Macular degeneration (MD) is a group of degenerative diseases that causes a progressive loss of central vision affecting the ability to see fine detail which is required most visual tasks such as reading and driving. Macular degeneration occurs when there is a build-up of waste products, or drusen at the macula, the area of the retina responsible for sharp, detailed vision. Possible risk factors for developing MD are ageing, UV exposure, lifestyle factors including smoking and poor diet.
Although there is no cure for macular degeneration, early detection can assist in treatment and management of the condition. Regular eye examinations are recommended for earliest possible detection. At Eye See Eyes, during your examination we will take a digital image of your retina (Retinal Imaging) which screens for macular degeneration and many other retinal diseases.
Presbyopia causes our near vision to gradually deteriorate and reading starts to become difficult. It usually begins in our mid 40’s and is a natural part of aging.
Presbyopia happens because our own natural lenses which are located by our pupils, lose their flexibility for focussing up close.

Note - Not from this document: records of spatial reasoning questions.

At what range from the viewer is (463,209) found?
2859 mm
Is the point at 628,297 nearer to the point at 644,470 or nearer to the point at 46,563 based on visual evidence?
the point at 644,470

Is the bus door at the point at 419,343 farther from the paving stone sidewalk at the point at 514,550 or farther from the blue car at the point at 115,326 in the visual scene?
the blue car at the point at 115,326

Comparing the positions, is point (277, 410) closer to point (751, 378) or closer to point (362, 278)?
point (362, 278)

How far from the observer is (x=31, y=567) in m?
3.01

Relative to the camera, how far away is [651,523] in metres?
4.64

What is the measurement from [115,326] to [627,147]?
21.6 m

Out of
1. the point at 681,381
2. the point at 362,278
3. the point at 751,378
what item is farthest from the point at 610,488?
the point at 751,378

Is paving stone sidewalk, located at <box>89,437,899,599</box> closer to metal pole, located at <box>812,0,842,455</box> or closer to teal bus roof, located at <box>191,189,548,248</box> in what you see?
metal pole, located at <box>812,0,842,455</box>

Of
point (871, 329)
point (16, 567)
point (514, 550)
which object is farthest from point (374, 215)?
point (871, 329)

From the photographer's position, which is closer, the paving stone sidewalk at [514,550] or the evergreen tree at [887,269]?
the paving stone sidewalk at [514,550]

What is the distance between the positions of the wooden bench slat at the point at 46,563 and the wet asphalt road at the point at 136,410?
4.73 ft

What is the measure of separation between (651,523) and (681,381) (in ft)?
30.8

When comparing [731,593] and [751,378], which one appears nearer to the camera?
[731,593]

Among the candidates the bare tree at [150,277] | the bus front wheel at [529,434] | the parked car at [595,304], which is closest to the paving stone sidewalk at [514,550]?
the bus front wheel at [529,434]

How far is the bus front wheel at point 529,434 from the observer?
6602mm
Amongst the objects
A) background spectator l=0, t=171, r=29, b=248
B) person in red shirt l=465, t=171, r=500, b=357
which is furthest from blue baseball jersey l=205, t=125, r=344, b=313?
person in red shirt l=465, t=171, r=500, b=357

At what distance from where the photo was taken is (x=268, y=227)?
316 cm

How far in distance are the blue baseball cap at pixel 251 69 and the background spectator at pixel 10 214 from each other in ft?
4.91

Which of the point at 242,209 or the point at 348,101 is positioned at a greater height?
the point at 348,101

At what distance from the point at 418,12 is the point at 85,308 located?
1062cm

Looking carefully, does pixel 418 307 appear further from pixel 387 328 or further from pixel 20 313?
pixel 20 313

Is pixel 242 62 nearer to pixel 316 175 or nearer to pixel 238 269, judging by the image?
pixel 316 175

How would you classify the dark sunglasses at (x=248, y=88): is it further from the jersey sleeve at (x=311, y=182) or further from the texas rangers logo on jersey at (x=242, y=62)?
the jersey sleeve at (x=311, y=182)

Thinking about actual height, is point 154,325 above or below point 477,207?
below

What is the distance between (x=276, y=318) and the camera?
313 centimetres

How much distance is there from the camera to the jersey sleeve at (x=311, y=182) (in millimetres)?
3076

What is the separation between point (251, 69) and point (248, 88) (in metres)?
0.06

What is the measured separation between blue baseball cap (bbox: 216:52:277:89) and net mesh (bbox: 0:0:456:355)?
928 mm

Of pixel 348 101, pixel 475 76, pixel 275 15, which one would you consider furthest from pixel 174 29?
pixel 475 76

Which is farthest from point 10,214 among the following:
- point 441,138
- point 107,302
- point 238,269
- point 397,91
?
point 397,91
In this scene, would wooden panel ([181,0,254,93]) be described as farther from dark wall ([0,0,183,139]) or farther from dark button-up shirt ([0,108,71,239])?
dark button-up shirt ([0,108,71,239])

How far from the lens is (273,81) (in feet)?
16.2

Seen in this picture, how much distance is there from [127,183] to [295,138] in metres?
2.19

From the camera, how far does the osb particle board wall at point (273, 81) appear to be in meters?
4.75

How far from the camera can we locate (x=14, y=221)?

Presbyopia can be corrected with reading glasses, bifocal lenses or multifocal lenses and multifocal contact lenses.
If you are struggling with reading, or find that your arms are not long enough, make an appointment for an eye test at Eye See Eyes and we can advise on the best optical solution for you.
A pterygium is a triangular-shaped thickening or growth of the conjunctiva (the clear layer over the white of the eye) towards or onto the cornea. It is often becomes red and inflamed. It is very common in people who spend a lot of time outdoors and is caused by UV light exposure.
A pterygium can interfere with vision if it grows over the cornea towards the pupil margin. It can become irritated and sore under certain conditions such as air-conditioned environments or a hot, windy days. Wearing sunglasses is the best protection for a developing pterygium to block the damaging UV rays.
If you have a pterygium it should be monitored to check that it is not affecting your vision. If you think you have a pterygium, make an appointment with Eye See Eyes to assess it.
SHORTSIGHTEDNESS OR MYOPIA
Shortsightedness or myopia, usually affects your ability to see in the distance. Distance vision is blurry and near objects are often clear. It is caused when the eyeball is longer than normal or if the cornea (clear front surface of the eye) is too curved.
Myopia can occur at any age, but often begins in school-age children or in the teenage years. It can be inherited but it is now believed that other factors, such as visual stress from excessive near tasks such as reading and prolonged computer use are a contributing factor to myopia development.
Correction of myopia includes glasses, contact lenses and laser refractive surgery.